Top of Provided material

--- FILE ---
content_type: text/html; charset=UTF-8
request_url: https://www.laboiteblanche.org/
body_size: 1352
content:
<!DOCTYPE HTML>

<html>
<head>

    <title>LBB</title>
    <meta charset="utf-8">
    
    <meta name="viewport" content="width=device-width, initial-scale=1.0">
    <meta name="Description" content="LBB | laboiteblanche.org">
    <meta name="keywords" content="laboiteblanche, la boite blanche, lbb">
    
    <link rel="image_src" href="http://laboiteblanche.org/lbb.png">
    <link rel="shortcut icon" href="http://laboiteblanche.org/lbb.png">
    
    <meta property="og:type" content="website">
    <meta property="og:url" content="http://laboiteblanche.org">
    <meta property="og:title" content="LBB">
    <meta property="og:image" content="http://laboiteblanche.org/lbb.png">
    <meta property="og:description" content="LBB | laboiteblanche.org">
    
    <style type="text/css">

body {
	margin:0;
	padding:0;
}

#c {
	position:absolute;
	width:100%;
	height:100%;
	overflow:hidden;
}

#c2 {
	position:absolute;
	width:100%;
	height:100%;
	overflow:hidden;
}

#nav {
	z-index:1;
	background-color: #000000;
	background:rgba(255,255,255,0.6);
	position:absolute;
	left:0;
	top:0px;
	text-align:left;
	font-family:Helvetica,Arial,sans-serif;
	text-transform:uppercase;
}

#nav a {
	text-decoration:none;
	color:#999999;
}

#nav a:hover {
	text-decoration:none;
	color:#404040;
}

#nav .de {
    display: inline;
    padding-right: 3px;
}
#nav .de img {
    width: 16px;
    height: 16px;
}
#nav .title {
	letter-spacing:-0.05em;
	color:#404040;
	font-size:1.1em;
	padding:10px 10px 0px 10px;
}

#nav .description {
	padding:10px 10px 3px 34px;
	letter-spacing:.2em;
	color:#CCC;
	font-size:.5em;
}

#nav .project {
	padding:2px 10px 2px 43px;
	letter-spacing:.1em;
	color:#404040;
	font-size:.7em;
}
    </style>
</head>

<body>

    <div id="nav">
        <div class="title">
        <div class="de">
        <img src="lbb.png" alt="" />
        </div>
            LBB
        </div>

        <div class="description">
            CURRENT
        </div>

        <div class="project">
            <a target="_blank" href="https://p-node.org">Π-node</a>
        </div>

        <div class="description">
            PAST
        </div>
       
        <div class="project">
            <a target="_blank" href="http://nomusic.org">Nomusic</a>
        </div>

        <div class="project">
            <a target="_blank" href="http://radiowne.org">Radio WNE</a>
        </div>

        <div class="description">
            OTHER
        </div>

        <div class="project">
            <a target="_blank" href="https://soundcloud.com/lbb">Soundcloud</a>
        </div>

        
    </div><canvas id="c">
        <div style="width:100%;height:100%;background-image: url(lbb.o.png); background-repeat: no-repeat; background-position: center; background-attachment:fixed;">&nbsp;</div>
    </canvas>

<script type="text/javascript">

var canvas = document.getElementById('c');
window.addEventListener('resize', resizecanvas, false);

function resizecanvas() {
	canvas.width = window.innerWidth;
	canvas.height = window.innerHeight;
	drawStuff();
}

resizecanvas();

Bottom of Provided material

### Required work
Exactly the lines from the one containing "display: inline;" through the final line above, and only those, should be given again.

### Solution below
    display: inline;
    padding-right: 3px;
}
#nav .de img {
    width: 16px;
    height: 16px;
}
#nav .title {
	letter-spacing:-0.05em;
	color:#404040;
	font-size:1.1em;
	padding:10px 10px 0px 10px;
}

#nav .description {
	padding:10px 10px 3px 34px;
	letter-spacing:.2em;
	color:#CCC;
	font-size:.5em;
}

#nav .project {
	padding:2px 10px 2px 43px;
	letter-spacing:.1em;
	color:#404040;
	font-size:.7em;
}
    </style>
</head>

<body>

    <div id="nav">
        <div class="title">
        <div class="de">
        <img src="lbb.png" alt="" />
        </div>
            LBB
        </div>

        <div class="description">
            CURRENT
        </div>

        <div class="project">
            <a target="_blank" href="https://p-node.org">Π-node</a>
        </div>

        <div class="description">
            PAST
        </div>
       
        <div class="project">
            <a target="_blank" href="http://nomusic.org">Nomusic</a>
        </div>

        <div class="project">
            <a target="_blank" href="http://radiowne.org">Radio WNE</a>
        </div>

        <div class="description">
            OTHER
        </div>

        <div class="project">
            <a target="_blank" href="https://soundcloud.com/lbb">Soundcloud</a>
        </div>

        
    </div><canvas id="c">
        <div style="width:100%;height:100%;background-image: url(lbb.o.png); background-repeat: no-repeat; background-position: center; background-attachment:fixed;">&nbsp;</div>
    </canvas>

<script type="text/javascript">

var canvas = document.getElementById('c');
window.addEventListener('resize', resizecanvas, false);

function resizecanvas() {
	canvas.width = window.innerWidth;
	canvas.height = window.innerHeight;
	drawStuff();
}

resizecanvas();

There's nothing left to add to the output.